Covid-19. Gli Ordini dei medici: un nuovo modello di gestione è possibile

di redazione

Ottantamila sentinelle che, sul territorio, monitorino la popolazione per evitare recrudescenze dell’epidemia di Covid-19, anche in vista di una corretta programmazione della Fase 2. Sono i medici di medicina generale e i pediatri di libera scelta che, già oggi, costituiscono una rete capillare e prossimale ai cittadini e che potrebbero e dovrebbero essere coinvolti, sin da subito, nella gestione della pandemia.

È questa una delle proposte del Comitato centrale della Federazione nazionale degli ordini dei medici.

«La gestione di questa epidemia ha mostrato una delle sue più gravi criticità proprio nella frammentazione dei modelli adottati, che non ha consentito un approccio pragmatico, efficiente e sinergico» sostiene il presidente della Fnomceo, Filippo Anelli. «Non mi riferisco solo alla frammentazione dei diversi modelli regionali, che, almeno all’inizio, hanno affrontato, ognuno a suo modo, quanto stava accadendo.

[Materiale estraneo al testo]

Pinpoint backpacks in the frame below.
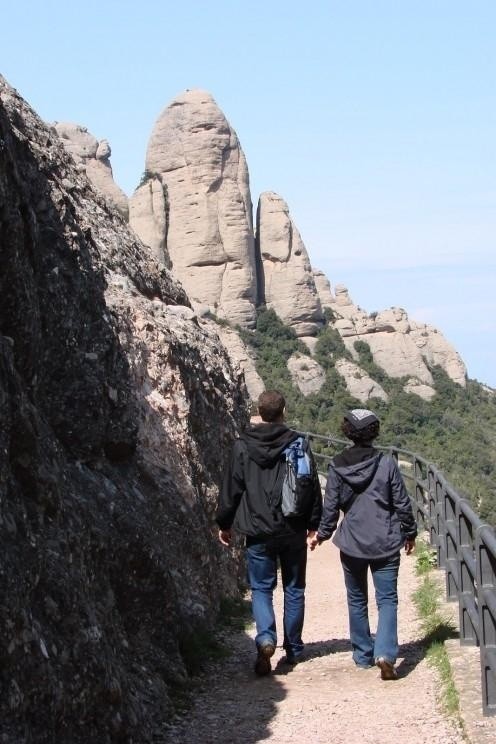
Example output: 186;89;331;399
280;437;321;516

Va ricomposta – precisa Anelli - la frammentazione tra i diversi sistemi di cure, quelli ospedalieri e quelli sul territorio, che devono sempre più integrarsi e potenziarsi. Come? Attingendo alle competenze di tutti gli attori impegnati sul campo».

La lettera inviata giorni fa dai centomila medici «ha ribadito – dice il presidente Fnomceo - che la gestione del Covid-19 deve avvenire, in primis, sul territorio. Questo sia per affrontare al meglio la prevenzione del contagio, ed eventualmente il percorso di cure a partire dall’esordio dei sintomi, prima che si renda necessario il ricovero; sia per decongestionare gli ospedali».

La gestione dell’epidemia sul territorio, «per essere efficace, deve essere accompagnata da una semplificazione delle procedure per l’utilizzo dei farmaci» avverte il presidente Fnomceo e «l’intero arsenale delle cure ammesse oggi dall’Aifa deve essere messo a disposizione dei medici di medicina generale, per la prescrizione ai loro pazienti».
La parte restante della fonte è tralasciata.